The researchers found no significant relationship between cleaning product use and lung function tests.
What interpretations did the researchers draw from these results?
The researchers conclude that their results are in agreement with previous studies that suggest a link between chemical use in the home and persistent wheeze in childhood.
They also say they have shown that these associations persist for transient-wheeze for up to seven years of age, and are particularly strong in children that are not otherwise demonstrated to be atopic. They speculate that this may be due to irritant effects on the developing airways either before or after birth.
What does the NHS Knowledge Service make of this study?
There are several points to consider when interpreting the findings of this large cohort study.
- The research findings for cleaning product use and childhood asthma symptoms were collected from questionnaires and therefore there is the possibility that the participants inaccurately reported the frequency and quantity of both measures. There is no indication in the research paper that asthma cases had been confirmed by a doctor and the mothers’ memories on frequency of wheeze is not confirmation of asthma. Wheeze is very common in young children who do not go on to develop asthma, and is often associated with viral infections. It is interesting to note that no statistically significant relationship was found between chemical exposure and lung function tests, which would be a more reliable indicator of restrictive lung function.
- Environmental pollutants, which includes household chemicals, are known triggers of asthma in susceptible individuals. However, only maternal use of cleaning products during pregnancy was assessed by this study. Although the expectant mothers may have reported no use of cleaning products themselves, a partner or other household member may have been using them and therefore still exposing the mother to inhalation of chemical fumes. Additionally, exposure to cleaning products following the birth of the child was not assessed and it is possible that chemical fumes that the child themselves breathed in had an effect on their asthma symptoms, rather than those they may have been exposed to in the uterus.

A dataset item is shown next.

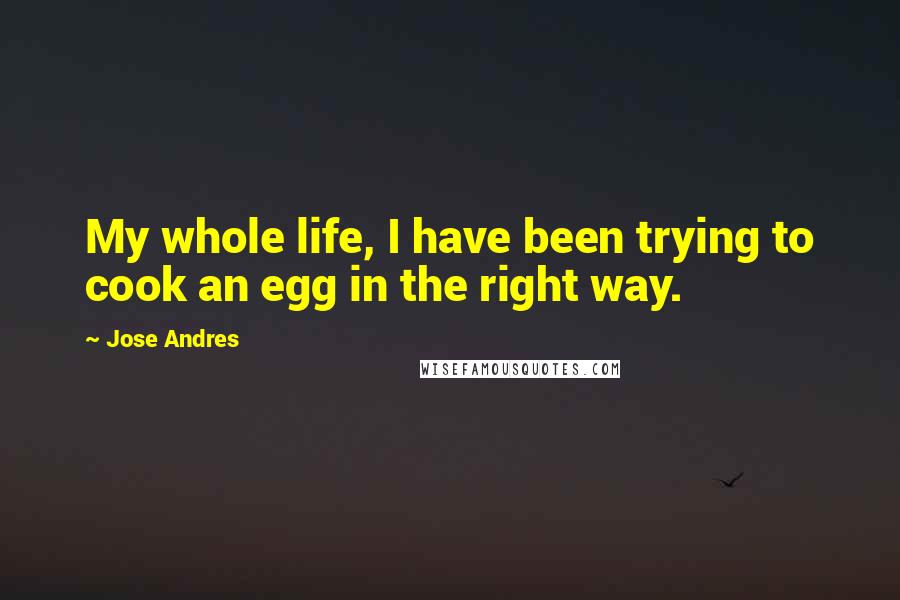 My whole life, I have been trying to cook an egg in the right way.

~ Jose Andres

WISEFAMOUSQUOTES.COM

- Although the researchers have considered several confounding factors, others have not been considered such as childhood viral infections, or the father’s asthma history.
- This was a large cohort study, however, half of the potential children and parents were not analysed. A large number were lost and not followed up (6,854 children), and different results may have been obtained had all possible participants been included, particularly as those with missing data may differ significantly from those included (e.g. being of a lower socio-economic group).

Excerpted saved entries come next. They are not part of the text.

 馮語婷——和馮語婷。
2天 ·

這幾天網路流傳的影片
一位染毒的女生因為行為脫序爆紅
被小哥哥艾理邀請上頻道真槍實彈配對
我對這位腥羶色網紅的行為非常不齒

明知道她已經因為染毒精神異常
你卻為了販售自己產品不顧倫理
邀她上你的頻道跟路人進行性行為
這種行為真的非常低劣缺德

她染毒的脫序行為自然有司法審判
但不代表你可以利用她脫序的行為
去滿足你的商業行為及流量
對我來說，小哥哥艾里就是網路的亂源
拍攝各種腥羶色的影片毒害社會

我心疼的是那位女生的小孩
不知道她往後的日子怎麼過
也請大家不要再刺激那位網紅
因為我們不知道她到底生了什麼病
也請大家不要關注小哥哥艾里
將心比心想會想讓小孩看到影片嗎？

- From this study, it is not possible to assess the quantity of household products associated with the increase in risk or specific products.
Asthma has not just one, but many causes and triggers that may make an individual more susceptible. Parents should not be overly concerned about the normal use of cleaning products while pregnant. Rooms should be adequately ventilated during and after cleaning anyway, and people should not expose themselves to excessive inhalation of the fumes. Likewise, parents from a clean household with an asthmatic child should not think that they are responsible for their child’s condition.